### DIRECTIONS
Write out, word for word, every line from the one where "A: Mouse (Mus)." occurs to the final line of the entries, and nothing beyond them.

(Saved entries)

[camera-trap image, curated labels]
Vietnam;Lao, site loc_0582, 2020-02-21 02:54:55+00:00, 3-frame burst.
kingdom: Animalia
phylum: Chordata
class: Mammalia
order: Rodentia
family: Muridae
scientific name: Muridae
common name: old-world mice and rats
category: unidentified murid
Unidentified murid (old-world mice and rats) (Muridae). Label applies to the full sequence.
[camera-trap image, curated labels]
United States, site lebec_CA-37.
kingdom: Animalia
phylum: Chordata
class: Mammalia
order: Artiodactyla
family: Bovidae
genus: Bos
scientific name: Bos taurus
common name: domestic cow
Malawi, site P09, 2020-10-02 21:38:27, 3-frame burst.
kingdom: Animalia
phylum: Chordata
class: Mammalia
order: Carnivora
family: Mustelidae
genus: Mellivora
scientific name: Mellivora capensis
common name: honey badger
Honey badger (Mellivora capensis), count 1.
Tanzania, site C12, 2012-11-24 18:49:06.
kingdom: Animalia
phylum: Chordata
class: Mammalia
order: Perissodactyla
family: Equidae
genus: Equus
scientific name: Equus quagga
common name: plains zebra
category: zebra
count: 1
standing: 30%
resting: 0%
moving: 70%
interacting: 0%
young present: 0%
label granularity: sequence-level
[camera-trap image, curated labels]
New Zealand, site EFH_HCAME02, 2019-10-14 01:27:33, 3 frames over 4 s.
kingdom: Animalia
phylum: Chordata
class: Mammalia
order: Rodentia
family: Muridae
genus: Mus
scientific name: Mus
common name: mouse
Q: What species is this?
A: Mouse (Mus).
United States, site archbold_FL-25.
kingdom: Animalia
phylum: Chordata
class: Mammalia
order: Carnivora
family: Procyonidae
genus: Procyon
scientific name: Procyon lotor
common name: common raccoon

### SOLUTION
A: Mouse (Mus).
United States, site archbold_FL-25.
kingdom: Animalia
phylum: Chordata
class: Mammalia
order: Carnivora
family: Procyonidae
genus: Procyon
scientific name: Procyon lotor
common name: common raccoon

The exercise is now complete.